_ACTIVITIES_
a. According to the article on financial risk management, what do firms generally want to do? List each aim.
b. In the article on financial risk management, write out the passage that starts with "Generally speaking, firms" and goes on through "the full picture.".

_SUPPLIED TEXT_
|---|
A new framework for financial risk management

A new framework for financial risk management

With ESSEC Knowledge Editor-in-chief

If you’ve turned on the news in the last year and a half, you’ve heard about how COVID-19 has decimated the economy: many companies have taken a financial hit during the pandemic, and as we begin the economic recovery, they are looking at how to offset their losses. This highlights the need for financial risk management models that empower companies to make smart decisions and manage risk. To that end, myself (Andrea Roncoroni, professor of finance at ESSEC), and Paolo Guiotto (Università degli Studi di Padova) recently developed a framework for the optimal design of combined custom contingent claims, i.e. tailor-made financial derivatives that allow the buyer to jointly mitigate risks stemming from insurable and non-insurable exposure to uncertainty. Our model has been developed in Combined Custom Hedging: Optimal Design, Noninsurable Exposure, and Operational Risk Management (forthcoming in Operations Research). It allows companies to evaluate the benefits of using combined custom claims compared to single-claim hedges and to rank the corresponding performances, thus offering a strategic approach for even the most risk-averse firms. 

A model for combined custom contingent claims 

Generally speaking, firms want to maximize their expected profits, reduce uncertainty in their cash flow, or optimize some suitable combination of the two. We developed a rigorous mathematical model to design and analyze combined custom contingent claims, unifying past research streams into one single framework. This provides a methodology for optimally designing custom claims, to cope with mixed insurable and non-insurable risks. Our approach offers an evidence-based decision process to manage risk, namely the monetary benefit gained by switching from single claim to combined custom hedge, including ranking alternative options to get the full picture.
|---|
Records excerpted from a collection:
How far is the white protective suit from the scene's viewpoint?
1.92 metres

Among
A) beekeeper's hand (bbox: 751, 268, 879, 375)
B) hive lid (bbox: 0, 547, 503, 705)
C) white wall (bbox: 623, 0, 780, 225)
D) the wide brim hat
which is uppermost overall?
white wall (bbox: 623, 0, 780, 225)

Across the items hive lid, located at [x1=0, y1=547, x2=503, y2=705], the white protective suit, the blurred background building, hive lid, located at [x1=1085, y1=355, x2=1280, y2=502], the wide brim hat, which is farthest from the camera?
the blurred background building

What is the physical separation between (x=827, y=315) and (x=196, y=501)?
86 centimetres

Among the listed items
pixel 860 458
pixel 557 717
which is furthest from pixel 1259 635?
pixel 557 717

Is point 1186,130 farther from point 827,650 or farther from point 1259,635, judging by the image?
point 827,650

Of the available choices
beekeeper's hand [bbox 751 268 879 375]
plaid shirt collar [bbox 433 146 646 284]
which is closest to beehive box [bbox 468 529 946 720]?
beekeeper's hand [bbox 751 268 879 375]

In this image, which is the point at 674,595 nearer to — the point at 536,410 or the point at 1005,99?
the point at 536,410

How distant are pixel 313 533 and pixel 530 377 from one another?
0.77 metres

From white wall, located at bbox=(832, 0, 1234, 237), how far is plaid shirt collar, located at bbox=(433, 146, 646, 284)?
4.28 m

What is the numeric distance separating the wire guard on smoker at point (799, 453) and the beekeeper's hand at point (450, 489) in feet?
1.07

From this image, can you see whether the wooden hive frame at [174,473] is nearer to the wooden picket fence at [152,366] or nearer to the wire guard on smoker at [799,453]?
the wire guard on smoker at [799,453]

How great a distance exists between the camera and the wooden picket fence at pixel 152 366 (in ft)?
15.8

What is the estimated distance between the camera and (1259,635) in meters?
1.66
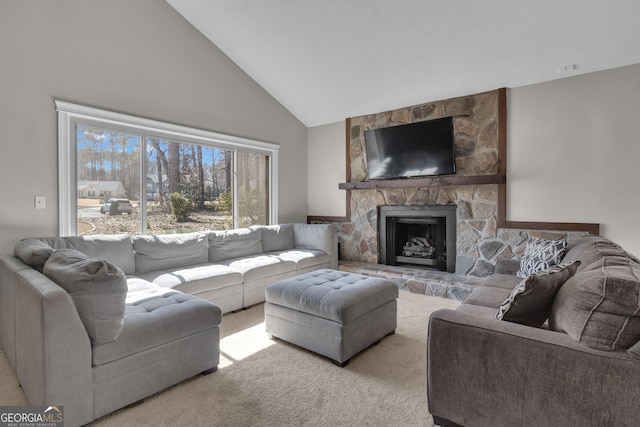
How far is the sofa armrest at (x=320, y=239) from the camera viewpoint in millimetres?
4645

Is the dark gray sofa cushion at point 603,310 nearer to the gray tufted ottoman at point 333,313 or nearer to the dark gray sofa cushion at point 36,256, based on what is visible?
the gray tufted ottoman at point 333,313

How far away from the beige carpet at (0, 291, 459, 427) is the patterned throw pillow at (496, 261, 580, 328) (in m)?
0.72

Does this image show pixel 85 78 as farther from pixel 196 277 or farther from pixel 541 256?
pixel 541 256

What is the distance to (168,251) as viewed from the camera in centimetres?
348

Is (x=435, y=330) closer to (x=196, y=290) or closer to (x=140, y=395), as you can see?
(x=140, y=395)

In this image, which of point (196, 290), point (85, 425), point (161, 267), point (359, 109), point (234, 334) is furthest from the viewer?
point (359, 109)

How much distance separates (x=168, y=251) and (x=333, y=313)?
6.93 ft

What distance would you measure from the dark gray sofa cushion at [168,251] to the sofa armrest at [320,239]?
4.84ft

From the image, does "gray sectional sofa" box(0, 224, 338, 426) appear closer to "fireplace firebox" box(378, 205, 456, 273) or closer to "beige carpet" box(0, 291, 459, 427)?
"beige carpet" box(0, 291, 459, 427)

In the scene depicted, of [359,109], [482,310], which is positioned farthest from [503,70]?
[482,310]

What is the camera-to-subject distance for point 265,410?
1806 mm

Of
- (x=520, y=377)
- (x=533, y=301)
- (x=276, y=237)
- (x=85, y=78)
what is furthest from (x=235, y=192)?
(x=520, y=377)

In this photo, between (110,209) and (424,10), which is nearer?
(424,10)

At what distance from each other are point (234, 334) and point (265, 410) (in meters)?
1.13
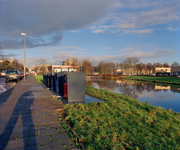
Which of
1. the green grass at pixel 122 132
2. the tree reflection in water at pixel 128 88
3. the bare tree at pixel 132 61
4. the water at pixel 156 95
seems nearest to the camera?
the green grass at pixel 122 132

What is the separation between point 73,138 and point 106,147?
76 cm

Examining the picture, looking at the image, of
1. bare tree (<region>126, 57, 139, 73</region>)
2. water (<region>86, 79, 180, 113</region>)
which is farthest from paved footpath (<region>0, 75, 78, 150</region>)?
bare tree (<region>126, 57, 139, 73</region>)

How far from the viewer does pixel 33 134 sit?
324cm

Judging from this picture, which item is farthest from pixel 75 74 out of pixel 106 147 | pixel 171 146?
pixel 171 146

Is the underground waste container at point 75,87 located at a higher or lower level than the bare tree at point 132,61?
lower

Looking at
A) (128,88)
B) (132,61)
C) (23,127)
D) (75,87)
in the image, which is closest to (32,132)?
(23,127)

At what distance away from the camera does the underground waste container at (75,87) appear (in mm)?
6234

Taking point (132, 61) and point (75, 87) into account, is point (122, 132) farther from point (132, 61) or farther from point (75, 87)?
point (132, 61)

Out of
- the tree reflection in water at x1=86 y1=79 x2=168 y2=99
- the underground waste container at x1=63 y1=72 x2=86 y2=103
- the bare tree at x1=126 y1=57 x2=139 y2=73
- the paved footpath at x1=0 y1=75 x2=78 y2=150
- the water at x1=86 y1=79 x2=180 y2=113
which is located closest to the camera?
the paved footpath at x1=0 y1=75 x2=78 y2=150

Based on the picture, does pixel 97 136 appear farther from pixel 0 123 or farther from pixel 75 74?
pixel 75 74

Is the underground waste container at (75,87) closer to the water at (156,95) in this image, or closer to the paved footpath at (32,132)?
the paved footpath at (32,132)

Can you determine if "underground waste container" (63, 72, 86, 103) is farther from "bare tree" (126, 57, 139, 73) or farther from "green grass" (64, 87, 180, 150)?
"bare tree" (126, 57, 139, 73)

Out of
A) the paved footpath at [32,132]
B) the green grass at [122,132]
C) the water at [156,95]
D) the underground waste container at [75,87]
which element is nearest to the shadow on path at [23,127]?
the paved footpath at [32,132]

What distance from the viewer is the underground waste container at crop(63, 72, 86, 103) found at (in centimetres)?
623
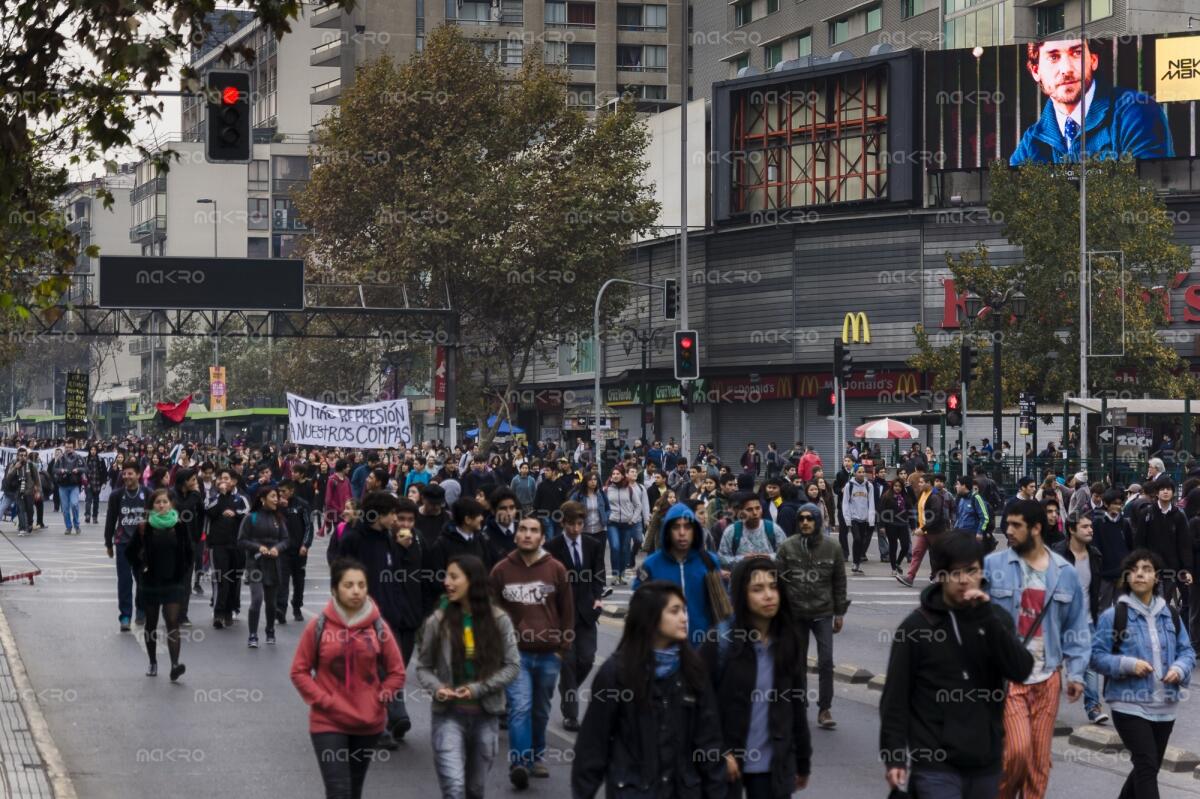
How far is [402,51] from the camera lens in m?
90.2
|---|
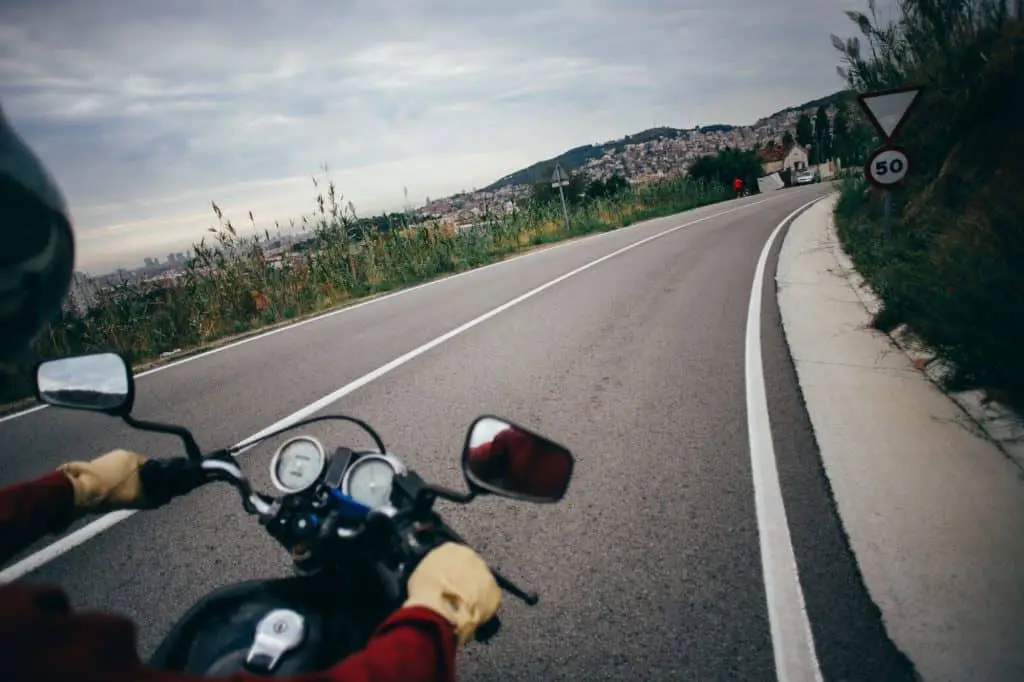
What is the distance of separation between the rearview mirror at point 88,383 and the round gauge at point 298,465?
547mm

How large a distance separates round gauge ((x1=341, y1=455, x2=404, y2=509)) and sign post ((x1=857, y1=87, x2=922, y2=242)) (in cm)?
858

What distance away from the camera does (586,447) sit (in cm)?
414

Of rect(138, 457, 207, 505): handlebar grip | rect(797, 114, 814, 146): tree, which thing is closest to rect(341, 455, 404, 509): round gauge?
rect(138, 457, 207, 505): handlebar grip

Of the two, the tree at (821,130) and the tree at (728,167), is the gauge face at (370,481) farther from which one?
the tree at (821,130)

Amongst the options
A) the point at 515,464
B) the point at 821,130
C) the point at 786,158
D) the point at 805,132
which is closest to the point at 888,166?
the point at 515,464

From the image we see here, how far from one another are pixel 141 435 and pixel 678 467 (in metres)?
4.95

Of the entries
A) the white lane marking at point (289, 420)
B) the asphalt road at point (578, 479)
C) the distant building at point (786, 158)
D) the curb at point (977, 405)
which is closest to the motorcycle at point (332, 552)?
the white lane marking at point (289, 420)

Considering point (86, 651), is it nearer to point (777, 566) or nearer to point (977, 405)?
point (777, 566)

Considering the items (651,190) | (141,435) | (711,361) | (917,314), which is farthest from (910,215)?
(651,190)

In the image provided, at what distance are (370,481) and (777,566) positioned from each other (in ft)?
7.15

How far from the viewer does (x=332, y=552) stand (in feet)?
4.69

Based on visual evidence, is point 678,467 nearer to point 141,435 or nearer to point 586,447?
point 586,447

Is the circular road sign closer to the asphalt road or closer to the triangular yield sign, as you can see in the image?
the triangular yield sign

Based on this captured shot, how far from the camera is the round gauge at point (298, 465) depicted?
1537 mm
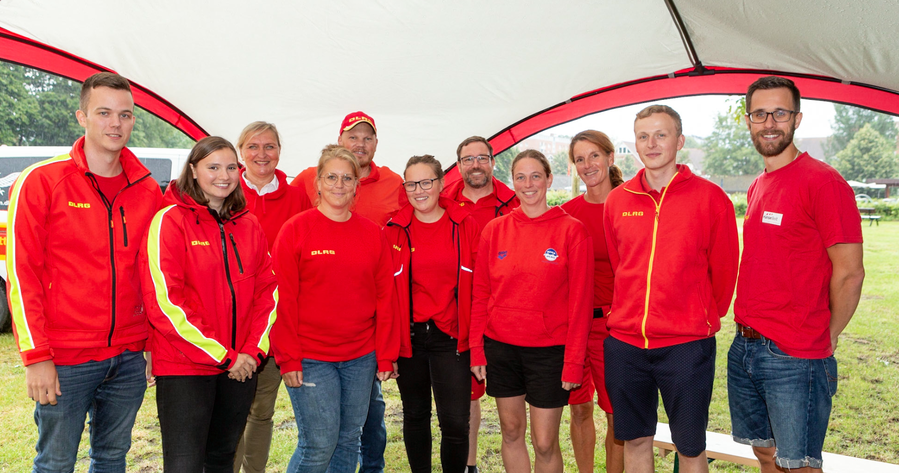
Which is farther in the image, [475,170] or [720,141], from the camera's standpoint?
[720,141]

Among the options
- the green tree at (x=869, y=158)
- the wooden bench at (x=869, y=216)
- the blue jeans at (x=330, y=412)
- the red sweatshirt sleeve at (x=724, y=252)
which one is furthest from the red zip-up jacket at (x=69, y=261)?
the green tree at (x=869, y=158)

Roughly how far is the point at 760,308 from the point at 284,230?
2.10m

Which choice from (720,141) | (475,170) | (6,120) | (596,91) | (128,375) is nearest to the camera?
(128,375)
|---|
_ANSWER SET_
a.
- Maximize their expected profits
- Reduce uncertainty in their cash flow
- Optimize some suitable combination of the two

b.
Generally speaking, firms want to maximize their expected profits, reduce uncertainty in their cash flow, or optimize some suitable combination of the two. We developed a rigorous mathematical model to design and analyze combined custom contingent claims, unifying past research streams into one single framework. This provides a methodology for optimally designing custom claims, to cope with mixed insurable and non-insurable risks. Our approach offers an evidence-based decision process to manage risk, namely the monetary benefit gained by switching from single claim to combined custom hedge, including ranking alternative options to get the full picture.